Court decisions are only one expression of this theory. Student textbooks now include international decisions – for instance, the United State’s stance on strict liability is complemented with Canada’s approach. Switzerland’s legalization of assisted suicide plays out in Constitutional Law classes. Death penalty law in other countries is discussed throughout America. Communication has increased alongside these changes. Although it would be a mistake to find causation in correlation, this theory provides an avenue of discussion for these changes.
Looking Forward
Empirical data is unfortunately sparse. No study has, for example, been conducted on the number of citations in current law textbooks in comparison to older textbooks. Some of the implications asserted should thus be read as best guesses. The theory is moreover confounded by a disconnect between what one says and does. Studies show an increased number of international courtroom citations, for instance, but it’s hard to measure what a judge reads. Looking forward, legal norms in a country that is dissimilar to the law in counterpart countries may be the best area to see this theory in practice. Taking the United States as an example, areas where legal thinking could be altered would thus be topics such as gun control, assisted suicide (although the U.K.’s stance diminishes this possibility), and the death penalty. Being out of step in these areas, increased communication could lead to changes in how these questions are examined.
Conclusion
Technological advances have changed the communication’s scope, and in doing so, have given rise to greater instances of communications between communities. This increase in exposure in turn effects subconscious thought, which provides an opportunity for an altered framework from which legal professionals act.

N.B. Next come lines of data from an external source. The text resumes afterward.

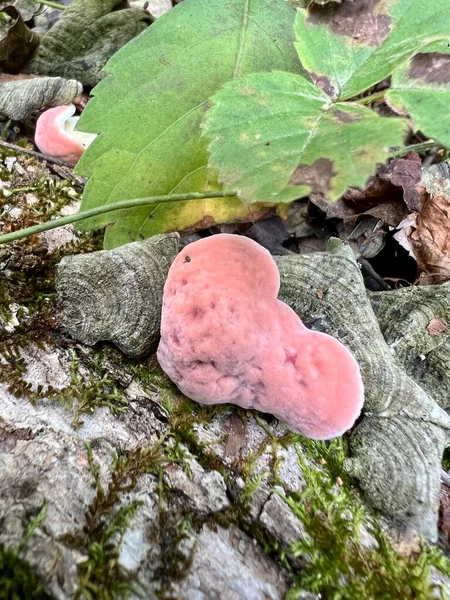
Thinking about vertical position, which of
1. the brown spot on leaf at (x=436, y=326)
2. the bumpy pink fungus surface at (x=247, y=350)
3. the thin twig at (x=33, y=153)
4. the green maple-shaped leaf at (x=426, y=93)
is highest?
the green maple-shaped leaf at (x=426, y=93)

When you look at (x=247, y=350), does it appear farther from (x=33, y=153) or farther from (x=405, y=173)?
(x=33, y=153)

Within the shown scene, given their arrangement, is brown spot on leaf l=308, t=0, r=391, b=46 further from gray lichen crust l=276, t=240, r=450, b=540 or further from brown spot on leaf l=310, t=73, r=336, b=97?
gray lichen crust l=276, t=240, r=450, b=540

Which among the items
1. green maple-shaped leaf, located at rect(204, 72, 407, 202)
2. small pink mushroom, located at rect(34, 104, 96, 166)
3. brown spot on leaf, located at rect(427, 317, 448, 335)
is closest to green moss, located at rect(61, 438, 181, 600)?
green maple-shaped leaf, located at rect(204, 72, 407, 202)

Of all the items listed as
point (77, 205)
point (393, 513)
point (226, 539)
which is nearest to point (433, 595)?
point (393, 513)

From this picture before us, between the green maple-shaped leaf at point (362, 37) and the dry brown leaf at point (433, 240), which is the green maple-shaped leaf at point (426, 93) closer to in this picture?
the green maple-shaped leaf at point (362, 37)

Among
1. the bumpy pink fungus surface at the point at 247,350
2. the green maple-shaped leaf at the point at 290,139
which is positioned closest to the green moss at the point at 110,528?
the bumpy pink fungus surface at the point at 247,350

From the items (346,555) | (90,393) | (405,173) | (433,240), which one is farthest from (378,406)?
(405,173)
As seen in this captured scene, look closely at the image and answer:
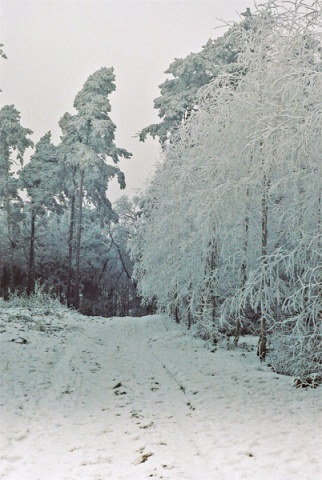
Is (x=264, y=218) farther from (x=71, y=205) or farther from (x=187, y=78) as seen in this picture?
(x=71, y=205)

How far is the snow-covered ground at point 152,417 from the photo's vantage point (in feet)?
14.9

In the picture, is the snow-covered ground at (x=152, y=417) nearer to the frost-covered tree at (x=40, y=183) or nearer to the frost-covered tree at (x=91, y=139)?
the frost-covered tree at (x=91, y=139)

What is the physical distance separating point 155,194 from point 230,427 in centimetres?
1326

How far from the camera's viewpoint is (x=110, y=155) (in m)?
28.0

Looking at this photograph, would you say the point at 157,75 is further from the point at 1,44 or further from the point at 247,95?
the point at 247,95

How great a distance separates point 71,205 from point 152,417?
26.2 m

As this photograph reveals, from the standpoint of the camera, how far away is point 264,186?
9.38m

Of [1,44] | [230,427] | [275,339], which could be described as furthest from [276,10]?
[1,44]

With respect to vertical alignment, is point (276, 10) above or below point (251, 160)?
above

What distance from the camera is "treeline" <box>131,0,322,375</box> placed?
7528mm

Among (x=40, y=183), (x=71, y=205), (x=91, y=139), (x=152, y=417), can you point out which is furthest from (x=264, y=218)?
(x=40, y=183)

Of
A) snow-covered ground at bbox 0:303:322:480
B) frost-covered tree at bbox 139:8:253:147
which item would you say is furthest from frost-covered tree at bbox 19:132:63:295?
snow-covered ground at bbox 0:303:322:480

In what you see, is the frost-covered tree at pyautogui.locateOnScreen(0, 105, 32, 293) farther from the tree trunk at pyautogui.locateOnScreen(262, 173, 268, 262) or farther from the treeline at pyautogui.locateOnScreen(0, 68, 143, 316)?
the tree trunk at pyautogui.locateOnScreen(262, 173, 268, 262)

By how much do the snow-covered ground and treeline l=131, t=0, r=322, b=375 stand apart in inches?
55.2
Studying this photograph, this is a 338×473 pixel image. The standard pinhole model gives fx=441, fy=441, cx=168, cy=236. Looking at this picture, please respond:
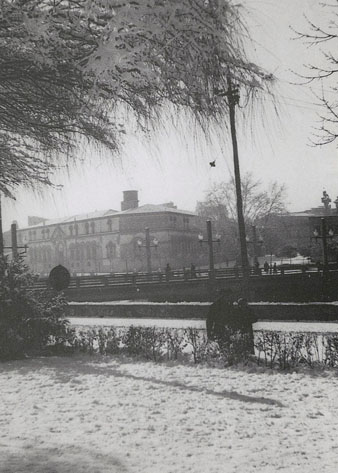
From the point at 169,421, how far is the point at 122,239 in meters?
64.7

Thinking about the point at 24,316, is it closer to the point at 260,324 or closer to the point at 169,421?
the point at 169,421

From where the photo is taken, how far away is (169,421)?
498 centimetres

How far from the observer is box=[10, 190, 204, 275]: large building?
67562 mm

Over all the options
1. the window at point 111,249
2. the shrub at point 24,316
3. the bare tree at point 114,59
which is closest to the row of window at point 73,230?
the window at point 111,249

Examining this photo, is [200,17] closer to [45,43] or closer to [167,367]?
[45,43]

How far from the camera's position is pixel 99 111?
3.03 meters

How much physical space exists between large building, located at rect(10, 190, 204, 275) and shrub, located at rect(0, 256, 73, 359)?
5340cm

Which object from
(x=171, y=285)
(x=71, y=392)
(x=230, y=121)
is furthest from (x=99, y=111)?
(x=171, y=285)

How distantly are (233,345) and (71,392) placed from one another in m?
3.26

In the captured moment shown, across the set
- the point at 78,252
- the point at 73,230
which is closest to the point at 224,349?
the point at 78,252

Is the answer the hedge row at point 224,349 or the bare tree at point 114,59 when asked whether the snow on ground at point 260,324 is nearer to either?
the hedge row at point 224,349

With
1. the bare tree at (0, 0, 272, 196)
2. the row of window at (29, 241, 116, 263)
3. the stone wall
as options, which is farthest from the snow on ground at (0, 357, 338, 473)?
the row of window at (29, 241, 116, 263)

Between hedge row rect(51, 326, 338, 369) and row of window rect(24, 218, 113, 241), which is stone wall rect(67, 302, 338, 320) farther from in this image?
row of window rect(24, 218, 113, 241)

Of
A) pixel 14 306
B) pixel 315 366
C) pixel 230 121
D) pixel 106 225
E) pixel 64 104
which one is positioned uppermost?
pixel 106 225
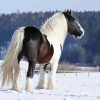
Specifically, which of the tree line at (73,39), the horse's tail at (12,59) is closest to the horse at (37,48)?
the horse's tail at (12,59)

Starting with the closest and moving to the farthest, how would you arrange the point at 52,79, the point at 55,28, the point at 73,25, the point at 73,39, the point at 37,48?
the point at 37,48 < the point at 52,79 < the point at 55,28 < the point at 73,25 < the point at 73,39

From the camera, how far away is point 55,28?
485 inches

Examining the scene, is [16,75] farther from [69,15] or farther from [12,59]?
[69,15]

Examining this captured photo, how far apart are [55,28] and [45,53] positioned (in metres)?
1.02

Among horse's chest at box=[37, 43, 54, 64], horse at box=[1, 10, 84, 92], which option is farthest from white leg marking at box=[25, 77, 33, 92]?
horse's chest at box=[37, 43, 54, 64]

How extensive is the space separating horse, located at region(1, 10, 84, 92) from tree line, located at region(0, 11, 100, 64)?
92382 millimetres

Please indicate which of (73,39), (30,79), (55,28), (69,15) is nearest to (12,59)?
(30,79)

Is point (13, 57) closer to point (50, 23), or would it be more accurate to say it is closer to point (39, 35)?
point (39, 35)

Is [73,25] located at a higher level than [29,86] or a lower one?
higher

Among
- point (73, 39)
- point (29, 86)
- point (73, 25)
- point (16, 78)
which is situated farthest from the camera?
point (73, 39)

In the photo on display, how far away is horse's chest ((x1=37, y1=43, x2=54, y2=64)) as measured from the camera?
1154 centimetres

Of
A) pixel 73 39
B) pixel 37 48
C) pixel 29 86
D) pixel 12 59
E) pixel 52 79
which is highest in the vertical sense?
pixel 73 39

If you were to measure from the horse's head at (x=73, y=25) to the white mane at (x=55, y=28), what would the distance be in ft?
0.55

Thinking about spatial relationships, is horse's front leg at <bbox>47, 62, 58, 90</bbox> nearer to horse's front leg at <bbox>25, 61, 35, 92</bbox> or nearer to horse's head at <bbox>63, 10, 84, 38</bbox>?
horse's front leg at <bbox>25, 61, 35, 92</bbox>
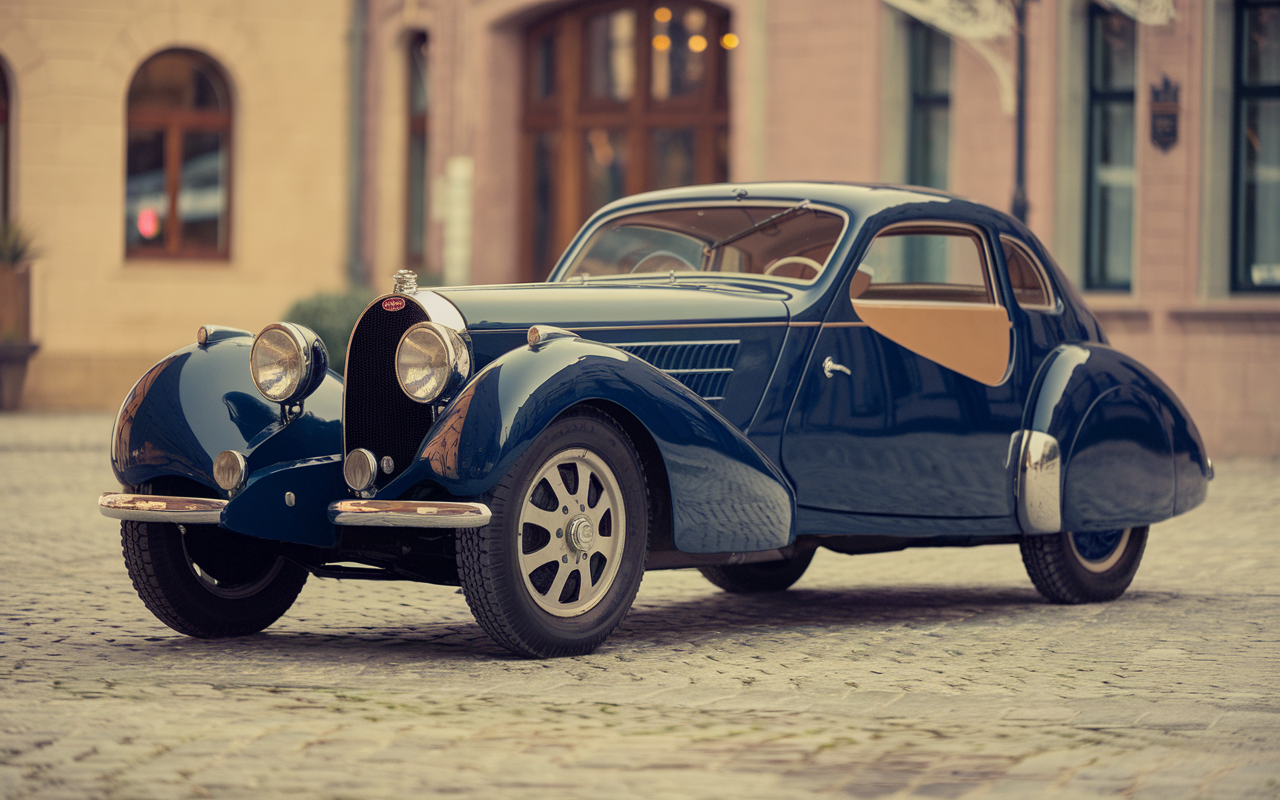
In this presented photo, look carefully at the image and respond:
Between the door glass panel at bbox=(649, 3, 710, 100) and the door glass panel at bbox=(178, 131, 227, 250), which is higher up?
the door glass panel at bbox=(649, 3, 710, 100)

Sources used, and other interesting essays on this subject:
American Political Science Association - The Emergence of Internet Citations in Judicial Opinions: Examining the Supreme Court of the US and the US Courts of Appeals
Oliver Holmes - The Path of Law
Lev Vygotsky - Thought and Language
Austen Parrish - Storm in a Teacup: The U.S. Supreme Court's Use of Foreign Law
C.L. Ostberg - Attitudes, Precedents and Cultural Change: Explaining the Citation of Foreign Precedents by the Supreme Court of Canada
- I think this draft, like the last one, is hobbled by ahistorical reasoning. As I suggested last time, changes in communications technologies and patterns have happened before, and there's comparative history to use for context. But you're still taking a single sentence from Holmes and a highly tendentious philosophical argument that has little to recommend it given the natural science available, and out of that you're trying to deduce your predictions by the light of nature, given a couple of overblown illustrations. You're writing about secular processes here, so you need a long time scale and a very exact sense of proportion. Instances are small in long-term historical analysis, and intermediate changes in outlook (what the historians of the annales school called mentalités) are your subject. So some little bullshit partisan controversy about whether the Supreme Court justices should cite "foreign" law—a more or less exact equivalent of which, with respect to Justice Story's use of English law, could be found in the writings of Robert Rantoul 175 years ago— shouldn't be more than a throwaway, certainly not a pillar of the argument.